SPRINGFIELD, Mass. (WWLP) – Health insurance company Anthem is at the center of the latest massive data breach. Tens of millions of records were likely stolen and now customers are advised to take be proactive, and protect themselves. “It certainly is a recipe for disaster,” said Springfield Consumer Advisor Milagros Johnson.

Johnson says Anthem customers should be taking action by placing a fraud alert on your credit report and keeping a close eye on your health insurance claims, making sure you’re paying for procedures you received and the stakes are high.

“They could exhaust your benefits for one, your insurance could be denied, you could be denied a claim for a surgery or procedure that the other person had and now you need it and the insurance company is saying no we already paid for this,” Johnson said.

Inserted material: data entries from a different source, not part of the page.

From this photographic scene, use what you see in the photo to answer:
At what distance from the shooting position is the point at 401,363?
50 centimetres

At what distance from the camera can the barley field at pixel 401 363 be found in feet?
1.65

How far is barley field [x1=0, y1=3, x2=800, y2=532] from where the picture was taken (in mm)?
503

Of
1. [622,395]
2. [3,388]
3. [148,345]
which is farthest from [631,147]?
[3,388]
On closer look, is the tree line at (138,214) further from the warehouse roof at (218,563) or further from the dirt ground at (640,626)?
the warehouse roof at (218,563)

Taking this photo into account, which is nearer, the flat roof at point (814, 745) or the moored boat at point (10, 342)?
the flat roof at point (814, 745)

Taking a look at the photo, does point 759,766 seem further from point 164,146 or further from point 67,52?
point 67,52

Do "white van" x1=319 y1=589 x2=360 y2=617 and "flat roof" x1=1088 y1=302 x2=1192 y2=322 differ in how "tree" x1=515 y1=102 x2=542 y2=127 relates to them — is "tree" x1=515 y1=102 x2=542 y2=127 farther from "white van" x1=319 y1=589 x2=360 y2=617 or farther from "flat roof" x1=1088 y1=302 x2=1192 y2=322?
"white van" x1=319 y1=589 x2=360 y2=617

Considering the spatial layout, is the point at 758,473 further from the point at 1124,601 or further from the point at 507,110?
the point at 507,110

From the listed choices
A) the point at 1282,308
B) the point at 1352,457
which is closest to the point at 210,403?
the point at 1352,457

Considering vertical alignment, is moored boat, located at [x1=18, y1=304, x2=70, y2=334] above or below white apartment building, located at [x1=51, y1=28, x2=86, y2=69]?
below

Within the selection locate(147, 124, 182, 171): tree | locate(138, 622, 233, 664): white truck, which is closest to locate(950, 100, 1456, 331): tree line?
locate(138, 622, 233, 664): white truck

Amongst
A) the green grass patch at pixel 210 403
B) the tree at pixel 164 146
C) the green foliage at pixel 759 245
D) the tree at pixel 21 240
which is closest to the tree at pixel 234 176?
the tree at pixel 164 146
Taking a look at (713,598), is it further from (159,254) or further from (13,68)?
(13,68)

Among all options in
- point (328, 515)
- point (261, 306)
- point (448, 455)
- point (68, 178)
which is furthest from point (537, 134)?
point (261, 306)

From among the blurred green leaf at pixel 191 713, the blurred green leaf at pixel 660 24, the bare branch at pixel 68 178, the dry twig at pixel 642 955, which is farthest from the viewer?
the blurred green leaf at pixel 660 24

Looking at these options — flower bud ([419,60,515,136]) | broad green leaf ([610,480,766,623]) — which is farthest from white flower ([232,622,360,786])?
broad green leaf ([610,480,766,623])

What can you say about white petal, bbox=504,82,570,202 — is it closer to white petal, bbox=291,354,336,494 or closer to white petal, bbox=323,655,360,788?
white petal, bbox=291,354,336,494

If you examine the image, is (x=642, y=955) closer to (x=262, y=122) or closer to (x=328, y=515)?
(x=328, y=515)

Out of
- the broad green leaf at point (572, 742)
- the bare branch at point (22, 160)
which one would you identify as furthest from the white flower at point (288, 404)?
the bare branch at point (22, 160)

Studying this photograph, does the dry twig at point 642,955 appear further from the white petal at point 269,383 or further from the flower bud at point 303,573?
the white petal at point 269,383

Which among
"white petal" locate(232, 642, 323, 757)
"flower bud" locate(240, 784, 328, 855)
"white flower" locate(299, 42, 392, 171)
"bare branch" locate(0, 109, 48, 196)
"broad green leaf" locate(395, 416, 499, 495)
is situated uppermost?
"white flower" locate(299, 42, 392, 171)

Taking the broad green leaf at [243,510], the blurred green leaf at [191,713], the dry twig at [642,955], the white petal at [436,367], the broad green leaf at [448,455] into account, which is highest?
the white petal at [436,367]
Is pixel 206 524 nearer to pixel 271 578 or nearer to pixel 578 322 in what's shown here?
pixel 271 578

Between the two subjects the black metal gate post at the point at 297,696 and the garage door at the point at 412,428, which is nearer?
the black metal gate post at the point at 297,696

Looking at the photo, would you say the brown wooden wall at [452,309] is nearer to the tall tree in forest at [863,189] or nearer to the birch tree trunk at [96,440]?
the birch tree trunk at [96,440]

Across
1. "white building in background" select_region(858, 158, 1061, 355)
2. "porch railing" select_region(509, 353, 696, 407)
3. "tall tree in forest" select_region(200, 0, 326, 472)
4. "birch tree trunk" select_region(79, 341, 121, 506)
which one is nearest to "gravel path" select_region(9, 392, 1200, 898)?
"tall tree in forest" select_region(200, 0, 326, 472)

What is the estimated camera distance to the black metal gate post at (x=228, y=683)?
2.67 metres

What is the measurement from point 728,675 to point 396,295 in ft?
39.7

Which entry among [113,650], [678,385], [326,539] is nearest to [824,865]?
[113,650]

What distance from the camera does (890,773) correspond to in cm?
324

After news of the breach, Anthem customers were targeted again, when an e-mail went out that looked like it came from the insurer. The e-mail was a phishing scam, trying to lure customers to give up more personal information.

Mark Teed with Raymond James Financial told the I-Team you should call your investment adviser and add any extra security available for your account and double-check that they’re keeping a close eye on your money.

“If something were to happen to your account that were out of the ordinary, extraordinary almost, they would call us to say to call our customer and make sure that they’ve made this purchase, so there’s a lot of built-in protection in our world because everyone is afraid,” Teed said.

Anthem says social security numbers, employment information and other personal information were compromised and they’re contacting and offering free identity protection services to those affected.